• _EXTRACT TO READ_
▼

The least squares model is simple.
The objective function as a function of the data is given by:

$$ f \left( x \right) = \frac{1}{2} \left\| h \ast x - y \right\|_{2}^{2} $$

The optimization problem is given by:

$$ \arg \min_{x} f \left( x \right) = \arg \min_{x} \frac{1}{2} \left\| h \ast x - y \right\|_{2}^{2} $$

Where $ x $ is the data to be restored, $ h $ is the Blurring Kernel (Gaussian in this case) and $ y $ is the set of given measurements.
The model assumes the measurements are given only for the valid part of the convolution. Namely if $ x \in \mathbb{R}^{n} $ and $ h \in \mathbb{R}^{k} $ then $ y \in \mathbb{R}^{m} $ where $ m = n - k + 1 $.

This is a linear operation in finite space hence can be written using a Matrix Form:

$$ \arg \min_{x} f \left( x \right) = \arg \min_{x} \frac{1}{2} \left\| H x - y \right\|_{2}^{2} $$

Where $ H \in \mathbb{R}^{m \times n} $ is the convolution matrix.

Solution

The Least Squares solution is given by:

$$ \hat{x} = \left( {H}^{T} H \right)^{-1} {H}^{T} y $$

As can be seen it requires a matrix inversion.
The ability to solve this adequately depends on the condition number of the operator $ {H}^{T} H $ which obeys $ \operatorname{cond} \left( H \right) = \sqrt{\operatorname{cond} \left( {H}^{T} H \right)} $.

▲

• _MATERIAL TO PROCESS_
▼

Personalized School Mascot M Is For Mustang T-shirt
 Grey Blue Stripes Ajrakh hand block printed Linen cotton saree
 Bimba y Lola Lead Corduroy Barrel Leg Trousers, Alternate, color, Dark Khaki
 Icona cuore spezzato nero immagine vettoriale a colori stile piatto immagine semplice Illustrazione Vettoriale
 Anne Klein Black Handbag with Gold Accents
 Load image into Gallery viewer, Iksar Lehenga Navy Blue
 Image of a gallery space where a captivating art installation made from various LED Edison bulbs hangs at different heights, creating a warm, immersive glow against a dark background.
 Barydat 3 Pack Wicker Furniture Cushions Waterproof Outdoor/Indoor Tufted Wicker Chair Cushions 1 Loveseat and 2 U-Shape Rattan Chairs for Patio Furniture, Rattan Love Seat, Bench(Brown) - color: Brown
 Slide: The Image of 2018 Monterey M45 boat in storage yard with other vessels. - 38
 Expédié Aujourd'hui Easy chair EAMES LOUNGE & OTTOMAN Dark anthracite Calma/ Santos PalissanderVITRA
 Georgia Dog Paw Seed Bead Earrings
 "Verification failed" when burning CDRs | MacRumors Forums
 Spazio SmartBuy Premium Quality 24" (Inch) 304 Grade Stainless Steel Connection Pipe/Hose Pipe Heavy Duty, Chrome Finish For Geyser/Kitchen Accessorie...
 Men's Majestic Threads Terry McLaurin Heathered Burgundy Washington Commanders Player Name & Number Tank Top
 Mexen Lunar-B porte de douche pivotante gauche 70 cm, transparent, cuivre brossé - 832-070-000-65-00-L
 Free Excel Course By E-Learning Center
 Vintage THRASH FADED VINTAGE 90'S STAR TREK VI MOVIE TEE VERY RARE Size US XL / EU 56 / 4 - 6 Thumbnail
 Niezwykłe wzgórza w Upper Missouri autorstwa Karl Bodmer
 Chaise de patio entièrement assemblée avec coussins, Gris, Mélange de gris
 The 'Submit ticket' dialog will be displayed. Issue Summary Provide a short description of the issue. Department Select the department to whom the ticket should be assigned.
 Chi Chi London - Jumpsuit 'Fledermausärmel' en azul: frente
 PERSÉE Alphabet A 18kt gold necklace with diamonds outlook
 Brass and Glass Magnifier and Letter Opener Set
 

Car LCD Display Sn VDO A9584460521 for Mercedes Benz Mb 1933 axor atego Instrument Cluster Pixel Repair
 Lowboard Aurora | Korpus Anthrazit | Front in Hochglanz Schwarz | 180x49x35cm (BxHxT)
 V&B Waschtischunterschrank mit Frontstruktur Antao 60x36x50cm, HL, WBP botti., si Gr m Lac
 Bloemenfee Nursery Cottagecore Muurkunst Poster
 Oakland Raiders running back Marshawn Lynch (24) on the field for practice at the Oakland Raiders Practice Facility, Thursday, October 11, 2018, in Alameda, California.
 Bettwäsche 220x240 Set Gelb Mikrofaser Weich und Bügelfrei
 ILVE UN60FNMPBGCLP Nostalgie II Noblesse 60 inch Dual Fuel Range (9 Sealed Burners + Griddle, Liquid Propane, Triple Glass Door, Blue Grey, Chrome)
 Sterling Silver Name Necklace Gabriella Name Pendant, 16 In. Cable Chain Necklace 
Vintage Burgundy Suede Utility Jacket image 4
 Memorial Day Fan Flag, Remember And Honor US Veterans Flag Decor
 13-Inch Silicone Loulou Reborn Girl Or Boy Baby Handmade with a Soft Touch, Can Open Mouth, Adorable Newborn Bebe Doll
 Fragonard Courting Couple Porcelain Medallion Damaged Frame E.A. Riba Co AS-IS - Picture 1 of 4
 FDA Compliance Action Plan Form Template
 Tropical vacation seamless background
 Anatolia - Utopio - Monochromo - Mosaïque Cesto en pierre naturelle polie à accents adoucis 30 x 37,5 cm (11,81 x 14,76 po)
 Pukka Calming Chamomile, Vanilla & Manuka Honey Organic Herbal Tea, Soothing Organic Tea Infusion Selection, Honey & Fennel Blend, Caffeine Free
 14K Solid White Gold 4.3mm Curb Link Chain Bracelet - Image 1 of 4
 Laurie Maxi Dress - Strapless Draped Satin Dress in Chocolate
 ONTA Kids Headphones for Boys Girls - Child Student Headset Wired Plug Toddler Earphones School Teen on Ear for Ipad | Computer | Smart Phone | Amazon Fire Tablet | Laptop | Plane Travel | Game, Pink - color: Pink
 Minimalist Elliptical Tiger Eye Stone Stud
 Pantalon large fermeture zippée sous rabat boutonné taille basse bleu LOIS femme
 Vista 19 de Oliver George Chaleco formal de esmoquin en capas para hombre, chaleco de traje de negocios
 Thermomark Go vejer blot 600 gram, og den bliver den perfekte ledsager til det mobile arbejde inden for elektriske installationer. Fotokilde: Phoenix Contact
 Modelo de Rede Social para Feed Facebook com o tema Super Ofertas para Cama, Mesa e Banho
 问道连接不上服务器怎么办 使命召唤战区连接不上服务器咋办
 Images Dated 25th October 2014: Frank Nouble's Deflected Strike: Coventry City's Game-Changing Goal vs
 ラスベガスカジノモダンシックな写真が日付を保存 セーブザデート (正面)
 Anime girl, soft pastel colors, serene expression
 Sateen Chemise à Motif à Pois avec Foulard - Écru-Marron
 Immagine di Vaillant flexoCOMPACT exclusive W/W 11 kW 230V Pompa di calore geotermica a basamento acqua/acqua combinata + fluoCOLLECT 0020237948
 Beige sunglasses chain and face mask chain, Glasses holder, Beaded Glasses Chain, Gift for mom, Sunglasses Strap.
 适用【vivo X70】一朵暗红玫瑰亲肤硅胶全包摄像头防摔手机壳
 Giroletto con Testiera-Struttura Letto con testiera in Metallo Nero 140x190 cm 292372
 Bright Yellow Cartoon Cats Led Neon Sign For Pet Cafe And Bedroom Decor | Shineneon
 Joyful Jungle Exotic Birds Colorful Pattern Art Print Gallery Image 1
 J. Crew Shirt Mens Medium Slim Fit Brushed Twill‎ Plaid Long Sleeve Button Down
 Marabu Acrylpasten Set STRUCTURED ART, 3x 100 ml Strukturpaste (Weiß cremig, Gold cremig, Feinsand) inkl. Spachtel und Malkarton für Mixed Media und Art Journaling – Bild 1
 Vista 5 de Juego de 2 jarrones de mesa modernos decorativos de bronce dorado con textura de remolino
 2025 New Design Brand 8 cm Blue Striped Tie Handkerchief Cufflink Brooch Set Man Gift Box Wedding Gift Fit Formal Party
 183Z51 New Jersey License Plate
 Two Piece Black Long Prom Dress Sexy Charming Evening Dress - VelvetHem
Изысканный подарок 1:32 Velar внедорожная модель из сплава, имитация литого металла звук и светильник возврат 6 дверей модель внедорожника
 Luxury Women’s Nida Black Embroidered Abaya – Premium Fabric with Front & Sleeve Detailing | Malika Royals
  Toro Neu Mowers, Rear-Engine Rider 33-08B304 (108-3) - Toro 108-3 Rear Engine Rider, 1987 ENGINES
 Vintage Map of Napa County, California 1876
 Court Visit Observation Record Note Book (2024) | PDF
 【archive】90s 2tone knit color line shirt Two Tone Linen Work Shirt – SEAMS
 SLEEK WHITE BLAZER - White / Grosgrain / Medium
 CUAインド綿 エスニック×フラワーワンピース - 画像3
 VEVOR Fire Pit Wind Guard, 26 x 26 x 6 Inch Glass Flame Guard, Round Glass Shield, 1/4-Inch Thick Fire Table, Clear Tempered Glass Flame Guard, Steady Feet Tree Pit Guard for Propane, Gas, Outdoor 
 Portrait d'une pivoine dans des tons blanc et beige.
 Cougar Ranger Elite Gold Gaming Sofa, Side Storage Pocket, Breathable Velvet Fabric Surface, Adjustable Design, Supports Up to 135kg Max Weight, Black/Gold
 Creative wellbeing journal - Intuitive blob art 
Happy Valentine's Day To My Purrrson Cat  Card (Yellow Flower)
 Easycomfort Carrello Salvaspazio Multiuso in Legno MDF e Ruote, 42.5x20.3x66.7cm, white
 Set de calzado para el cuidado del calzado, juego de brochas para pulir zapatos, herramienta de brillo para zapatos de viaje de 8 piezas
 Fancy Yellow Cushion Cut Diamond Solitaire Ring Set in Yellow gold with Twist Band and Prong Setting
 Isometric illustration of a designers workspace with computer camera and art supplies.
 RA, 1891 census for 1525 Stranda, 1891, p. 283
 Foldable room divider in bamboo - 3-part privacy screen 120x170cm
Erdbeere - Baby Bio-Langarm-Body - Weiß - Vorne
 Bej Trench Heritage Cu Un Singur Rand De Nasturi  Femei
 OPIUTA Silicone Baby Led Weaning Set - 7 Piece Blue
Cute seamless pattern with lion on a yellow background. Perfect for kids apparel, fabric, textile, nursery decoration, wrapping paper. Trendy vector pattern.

▲

• _LIST OF TASKS_
(A) According to the least squares text, why can the optimization problem be rewritten in matrix form? Answer in one to three sentences.
(B) Quote the rows from the line with "Car LCD Display" up to and including the line with "问道连接不上服务器怎么办 使命召唤战区连接不上服务器咋办".
The rows bear no relation to the least squares text.

• _SOLVED TASKS_
(A) The blurring is a linear operation in finite space, so the convolution can be expressed as multiplication by a convolution matrix H of size m by n. The problem then becomes minimizing one half of the squared 2-norm of Hx − y.

(B)
Car LCD Display Sn VDO A9584460521 for Mercedes Benz Mb 1933 axor atego Instrument Cluster Pixel Repair
 Lowboard Aurora | Korpus Anthrazit | Front in Hochglanz Schwarz | 180x49x35cm (BxHxT)
 V&B Waschtischunterschrank mit Frontstruktur Antao 60x36x50cm, HL, WBP botti., si Gr m Lac
 Bloemenfee Nursery Cottagecore Muurkunst Poster
 Oakland Raiders running back Marshawn Lynch (24) on the field for practice at the Oakland Raiders Practice Facility, Thursday, October 11, 2018, in Alameda, California.
 Bettwäsche 220x240 Set Gelb Mikrofaser Weich und Bügelfrei
 ILVE UN60FNMPBGCLP Nostalgie II Noblesse 60 inch Dual Fuel Range (9 Sealed Burners + Griddle, Liquid Propane, Triple Glass Door, Blue Grey, Chrome)
 Sterling Silver Name Necklace Gabriella Name Pendant, 16 In. Cable Chain Necklace 
Vintage Burgundy Suede Utility Jacket image 4
 Memorial Day Fan Flag, Remember And Honor US Veterans Flag Decor
 13-Inch Silicone Loulou Reborn Girl Or Boy Baby Handmade with a Soft Touch, Can Open Mouth, Adorable Newborn Bebe Doll
 Fragonard Courting Couple Porcelain Medallion Damaged Frame E.A. Riba Co AS-IS - Picture 1 of 4
 FDA Compliance Action Plan Form Template
 Tropical vacation seamless background
 Anatolia - Utopio - Monochromo - Mosaïque Cesto en pierre naturelle polie à accents adoucis 30 x 37,5 cm (11,81 x 14,76 po)
 Pukka Calming Chamomile, Vanilla & Manuka Honey Organic Herbal Tea, Soothing Organic Tea Infusion Selection, Honey & Fennel Blend, Caffeine Free
 14K Solid White Gold 4.3mm Curb Link Chain Bracelet - Image 1 of 4
 Laurie Maxi Dress - Strapless Draped Satin Dress in Chocolate
 ONTA Kids Headphones for Boys Girls - Child Student Headset Wired Plug Toddler Earphones School Teen on Ear for Ipad | Computer | Smart Phone | Amazon Fire Tablet | Laptop | Plane Travel | Game, Pink - color: Pink
 Minimalist Elliptical Tiger Eye Stone Stud
 Pantalon large fermeture zippée sous rabat boutonné taille basse bleu LOIS femme
 Vista 19 de Oliver George Chaleco formal de esmoquin en capas para hombre, chaleco de traje de negocios
 Thermomark Go vejer blot 600 gram, og den bliver den perfekte ledsager til det mobile arbejde inden for elektriske installationer. Fotokilde: Phoenix Contact
 Modelo de Rede Social para Feed Facebook com o tema Super Ofertas para Cama, Mesa e Banho
 问道连接不上服务器怎么办 使命召唤战区连接不上服务器咋办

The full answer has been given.